Neurotoxicity of intrathecal Shiga toxin 2 and protection by intrathecal injection of anti-Shiga toxin 2 antiserum in rabbits.

The initial brain lesions in rabbits given intravenous Shiga toxin 2 (Stx2) were noted at 24 h in an area around the third ventricle (Fujii et al., Infect Immun 1996, 64: 5053-60). This result implied that Stx2 is present in the cerebrospinal fluid (CSF) despite the fact that the toxin was administered intravenously. We measured Stx2 activity in CSF by using a Vero cell cytotoxicity assay at various times after an intravenous injection of Stx2. Stx2 was detected from 2 h after the injection, and its concentration in CSF remained at a high level for a further 6 h. Fifty percent lethal doses (LD 50) of Stx2 were measured in rabbits after intravenous and intrathecal Stx2 injections; The LD 50 after an intrathecal injection of Stx2 was 0. 36 microg/kg, which was 9.2-fold lower than that of an intravenous injection of Stx2 (3.4 microg/kg). Magnetic resonance images obtained after an intrathecal Stx2 injection (5 microg/kg) were compared with those obtained after an intravenous Stx2 injection (5 microg/kg). At 48 h, the cerebellar lesions had spread from the area in contact with the CSF on a T2-weighted image, which suggests that the intrathecal Stx2 may invade the cerebellum directly.

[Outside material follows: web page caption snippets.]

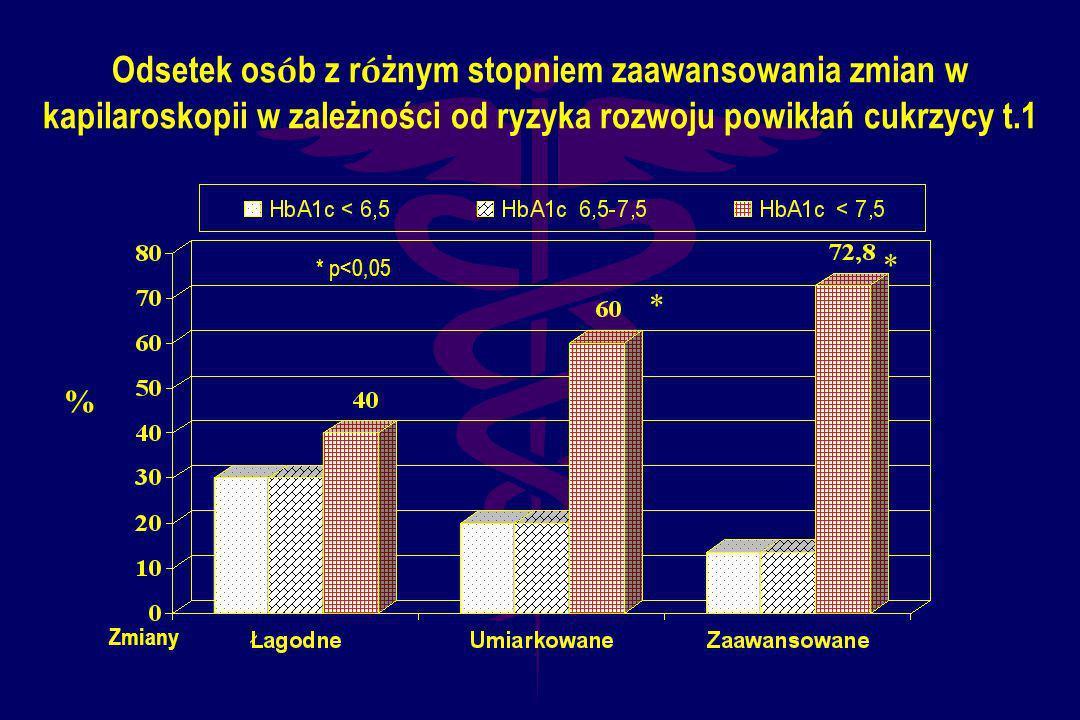 Odsetek osób z różnym stopniem zaawansowania zmian w kapilaroskopii w zależności od ryzyka rozwoju powikłań cukrzycy t.1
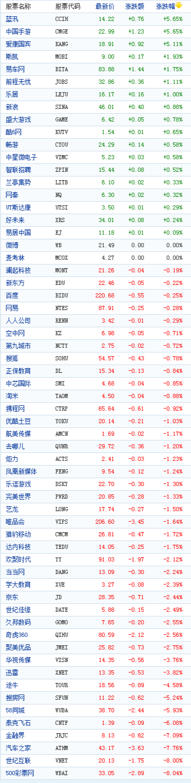 中国概念股周三收盘多数下跌500彩票网跌8%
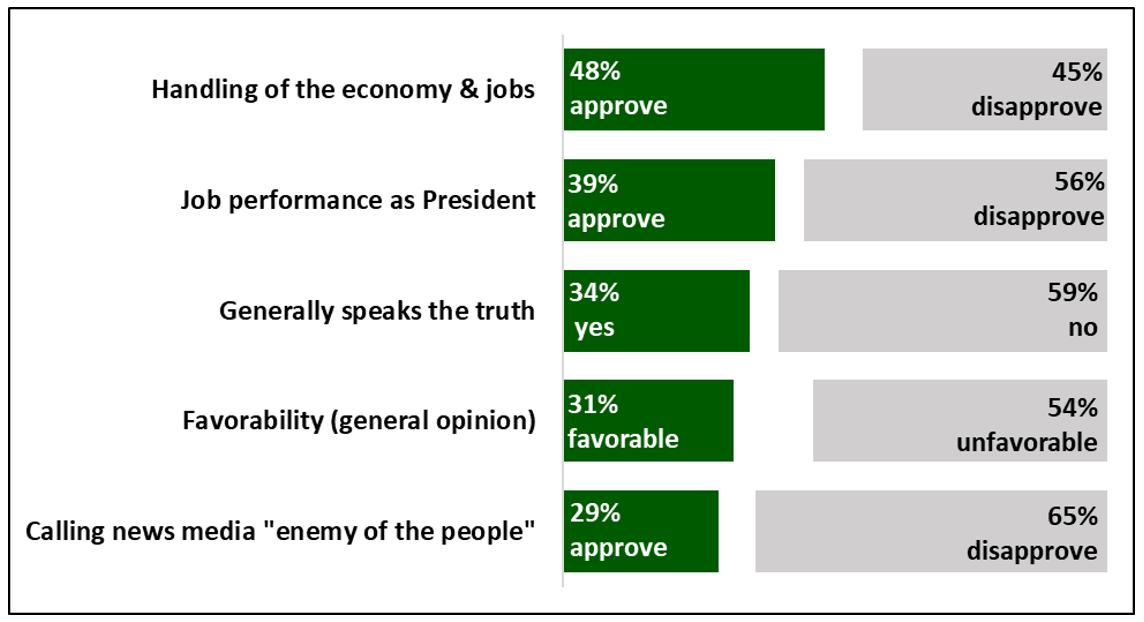 trump-graph-mn-poll.png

We then examined whether anti-Stx2 antiserum injected intrathecally protects rabbits against brain damage. Eighty percent of the rabbits infected with Stx2 at 5 microg/kg died within 8 days from brain damage. Rabbit anti-Stx2 sera (with titres of x16 and x64 by the Ouchterlony precipitation method) were administered into the CSF space through the cisterna magna. All the rabbits ( n=10) survived when they were given an intrathecal injection of rabbit anti-Stx2 antiserum 2 h before the intravenous injection of Stx2. Our results suggest that a leakage of Stx2 into the CSF from the choroid plexus causes brain damage, and that an intrathecal injection of anti-Stx2 antiserum could be a therapy for acute encephalopathy caused by Stx2-producing Escherichia coli.